Oil prices fell on Tuesday on expectations of another rise in U.S. stockpiles and as Saudi Arabia keeps output near record highs, but prices remained near a 2015 peak reached last week.
Crude prices have climbed around 16 percent since the start of April due to mounting concern over conflict in Yemen, with the U.S. navy saying on Monday it had sent an aircraft carrier and a guided-missile cruiser into waters near the country.
Prices have also been supported by speculation about falling U.S. output after the domestic oil rig count hit 2010 lows.

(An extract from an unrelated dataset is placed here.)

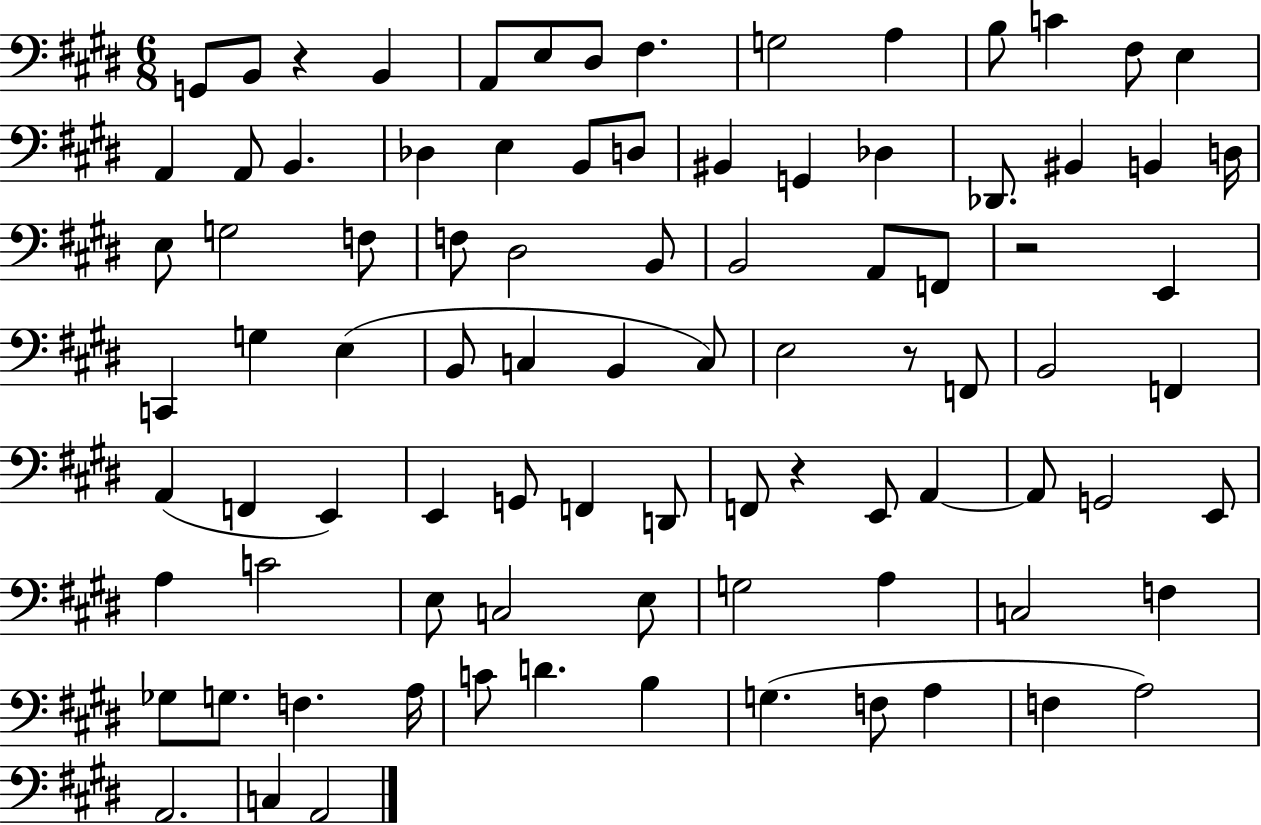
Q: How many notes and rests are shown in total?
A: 89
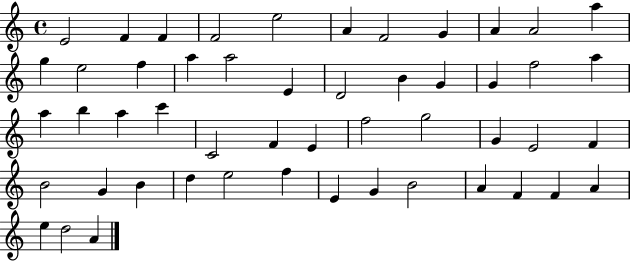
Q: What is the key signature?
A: C major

Still, U.S. commercial crude oil inventories are forecast to have increased by 2.4 million barrels last week, rising for the 15th consecutive week, a preliminary Reuters survey showed. <EIA/S>
Brent crude for June delivery LCOc1 was down 47 cents at $62.98 a barrel by 0706 GMT, after settling flat on Monday.
U.S. crude for May delivery CLc1, which expires later in the day, was down 54 cents at $55.84 a barrel, after settling 64 cents higher.

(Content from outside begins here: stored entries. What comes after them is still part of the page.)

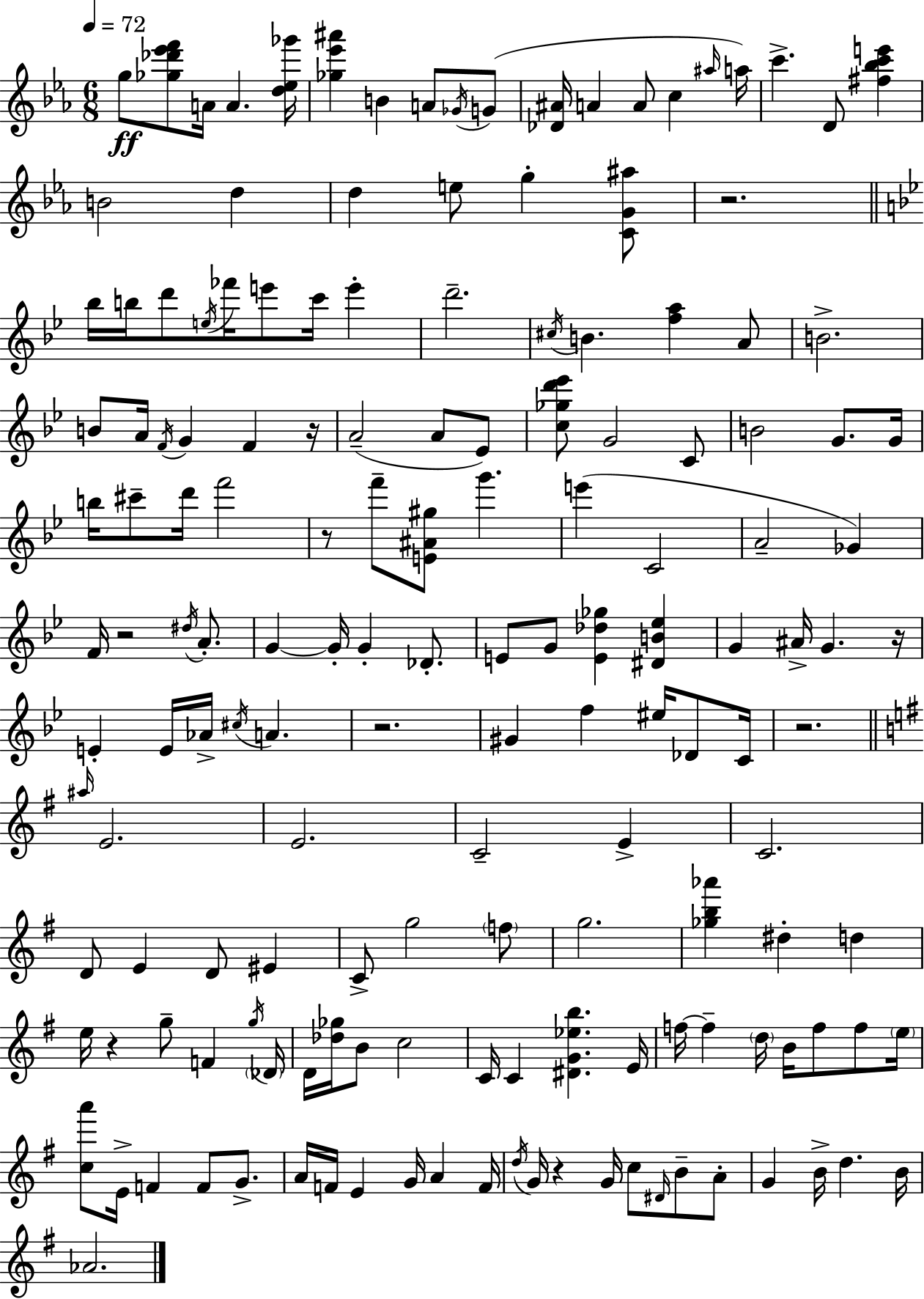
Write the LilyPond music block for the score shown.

{
  \clef treble
  \numericTimeSignature
  \time 6/8
  \key c \minor
  \tempo 4 = 72
  g''8\ff <ges'' des''' ees''' f'''>8 a'16 a'4. <d'' ees'' ges'''>16 | <ges'' ees''' ais'''>4 b'4 a'8 \acciaccatura { ges'16 } g'8( | <des' ais'>16 a'4 a'8 c''4 | \grace { ais''16 }) a''16 c'''4.-> d'8 <fis'' bes'' c''' e'''>4 | \break b'2 d''4 | d''4 e''8 g''4-. | <c' g' ais''>8 r2. | \bar "||" \break \key g \minor bes''16 b''16 d'''8 \acciaccatura { e''16 } fes'''16 e'''8 c'''16 e'''4-. | d'''2.-- | \acciaccatura { cis''16 } b'4. <f'' a''>4 | a'8 b'2.-> | \break b'8 a'16 \acciaccatura { f'16 } g'4 f'4 | r16 a'2--( a'8 | ees'8) <c'' ges'' d''' ees'''>8 g'2 | c'8 b'2 g'8. | \break g'16 b''16 cis'''8-- d'''16 f'''2 | r8 f'''8-- <e' ais' gis''>8 g'''4. | e'''4( c'2 | a'2-- ges'4) | \break f'16 r2 | \acciaccatura { dis''16 } a'8.-. g'4~~ g'16-. g'4-. | des'8.-. e'8 g'8 <e' des'' ges''>4 | <dis' b' ees''>4 g'4 ais'16-> g'4. | \break r16 e'4-. e'16 aes'16-> \acciaccatura { cis''16 } a'4. | r2. | gis'4 f''4 | eis''16 des'8 c'16 r2. | \break \bar "||" \break \key e \minor \grace { ais''16 } e'2. | e'2. | c'2-- e'4-> | c'2. | \break d'8 e'4 d'8 eis'4 | c'8-> g''2 \parenthesize f''8 | g''2. | <ges'' b'' aes'''>4 dis''4-. d''4 | \break e''16 r4 g''8-- f'4 | \acciaccatura { g''16 } \parenthesize des'16 d'16 <des'' ges''>16 b'8 c''2 | c'16 c'4 <dis' g' ees'' b''>4. | e'16 f''16~~ f''4-- \parenthesize d''16 b'16 f''8 f''8 | \break \parenthesize e''16 <c'' a'''>8 e'16-> f'4 f'8 g'8.-> | a'16 f'16 e'4 g'16 a'4 | f'16 \acciaccatura { d''16 } g'16 r4 g'16 c''8 \grace { dis'16 } | b'8-- a'8-. g'4 b'16-> d''4. | \break b'16 aes'2. | \bar "|."
}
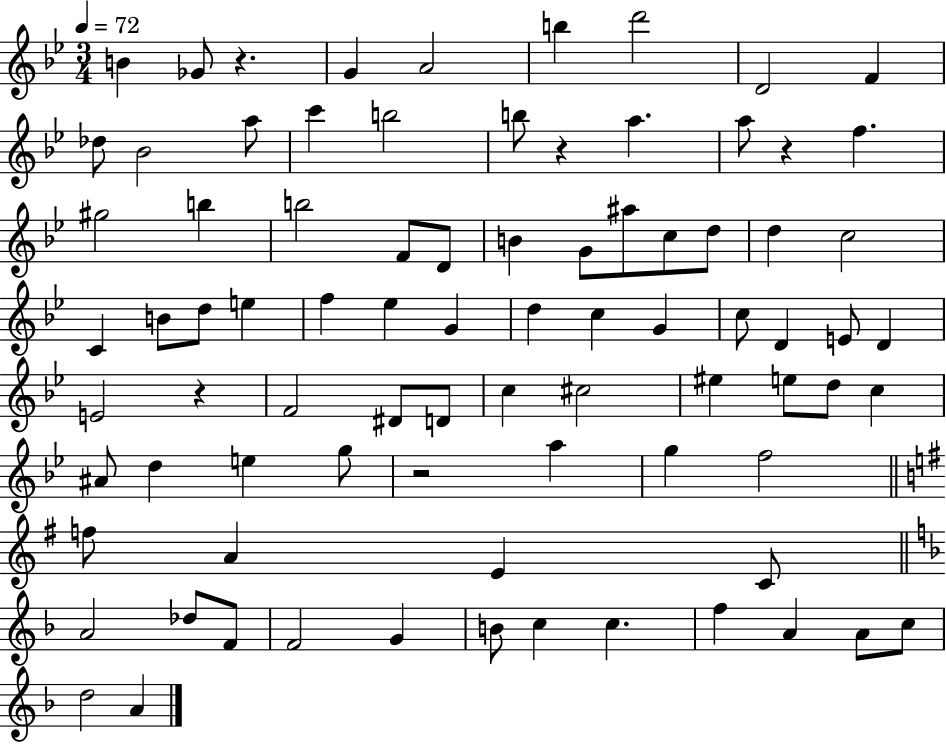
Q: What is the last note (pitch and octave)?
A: A4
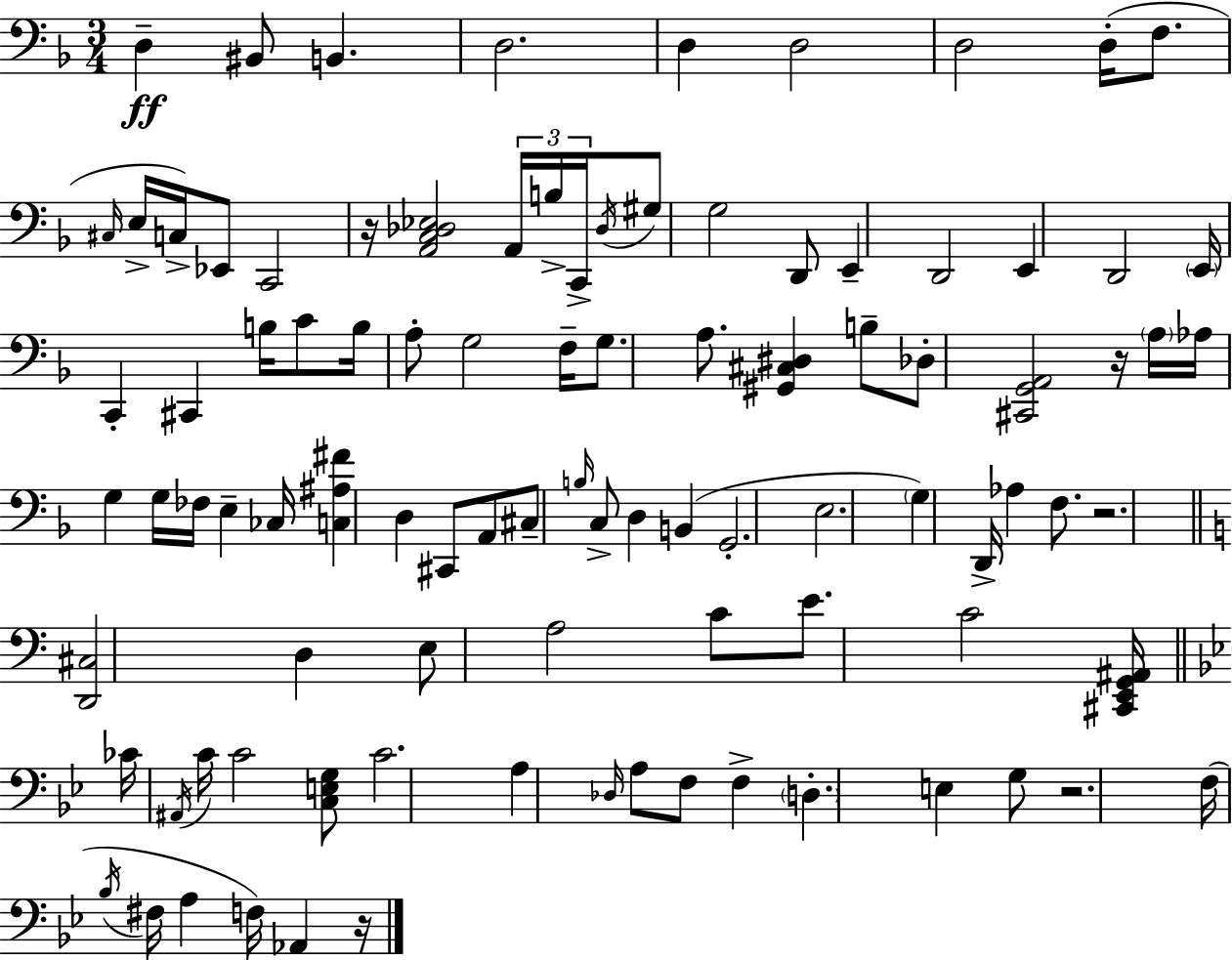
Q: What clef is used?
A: bass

U.S. Senator Lisa Murkowski said on Monday she would introduce legislation this year to allow U.S. crude exports, saying the Obama administration should not dare lift sanctions on Iran before scrapping the U.S. crude export ban.

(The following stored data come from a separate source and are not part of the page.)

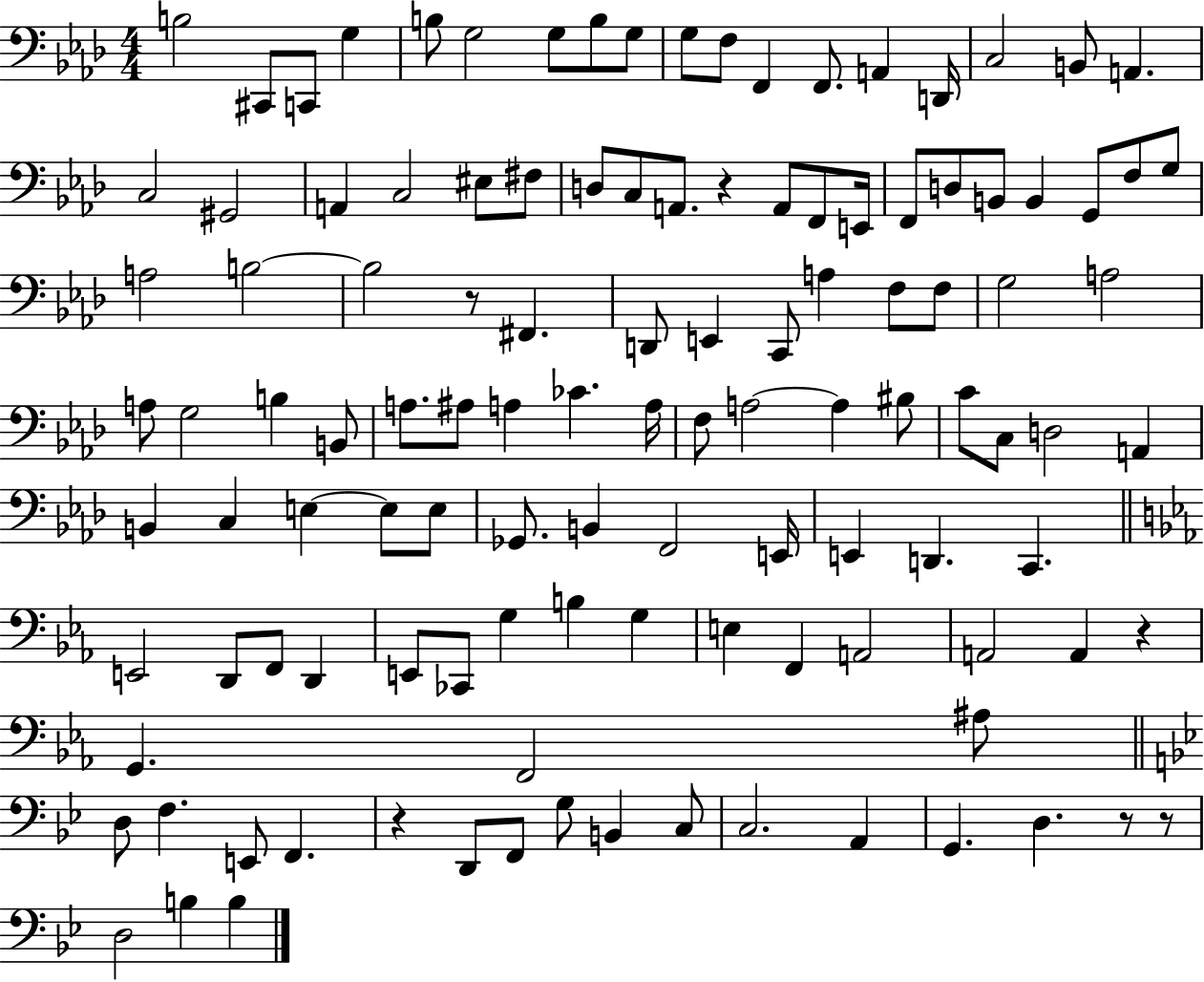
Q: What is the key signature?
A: AES major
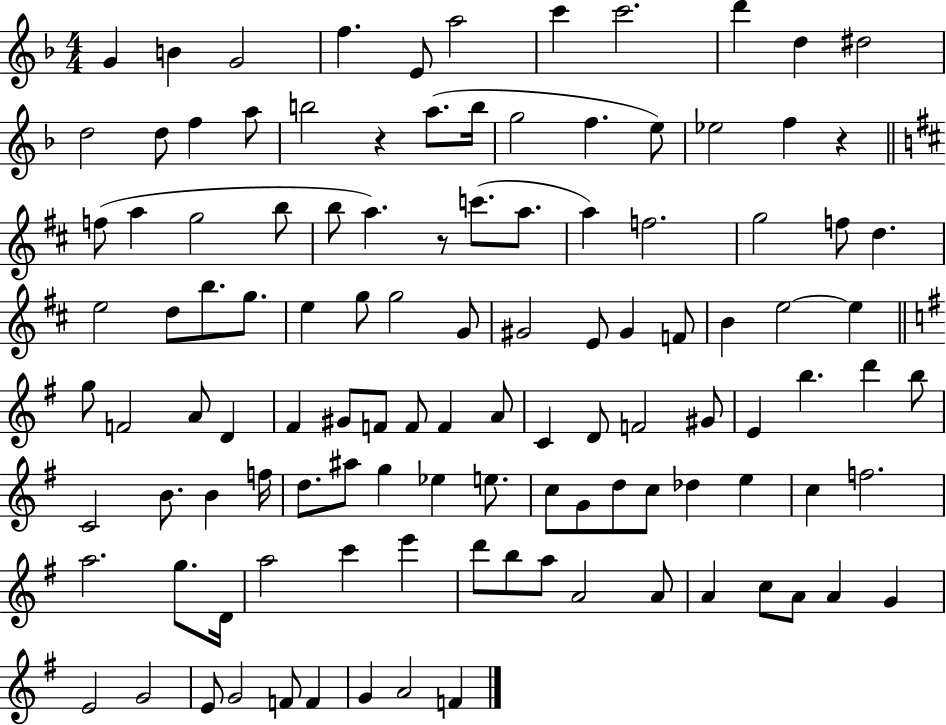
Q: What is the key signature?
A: F major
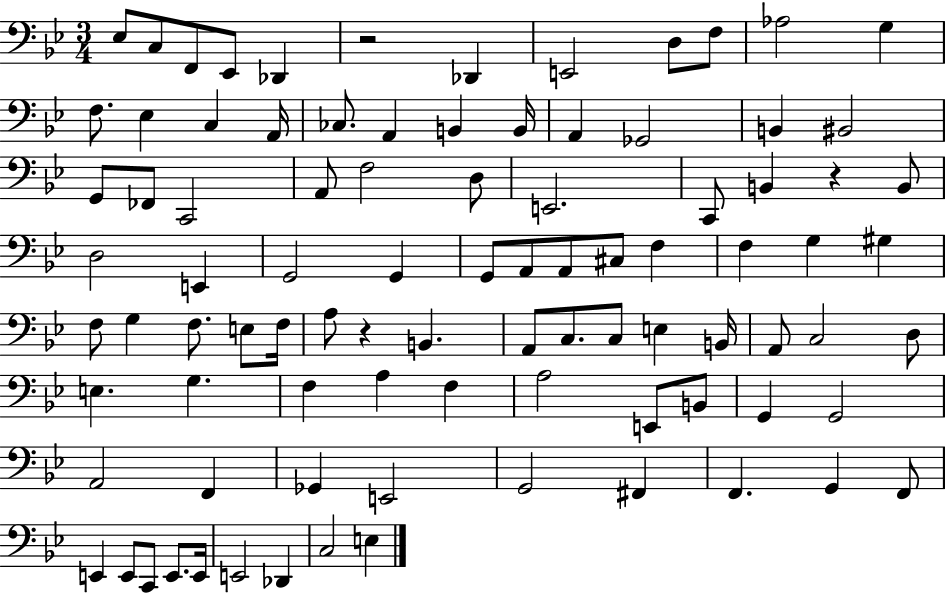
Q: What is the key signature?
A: BES major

Saudi Oil Minister Ali al-Naimi told Reuters in Seoul that the No. 1 crude exporter expected to produce at near record highs of around 10 million bpd in April.
Analysts warn that OPEC’s ability to cope with an unexpected surge in demand is diminishing fast.
“If the demand and non-OPEC supply responses to lower prices are similar to what was experienced in the 1980s, the very low level of spare capacity carries a risk of a price spike in the not too distant future,” said analysts at PIRA Energy.
OPEC’s spare capacity could halve to as low as 1.7 million barrels per day (bpd) this year, far below the level of more than 10 million bpd in the 1980s, when Saudi Arabia last opted for market share over price.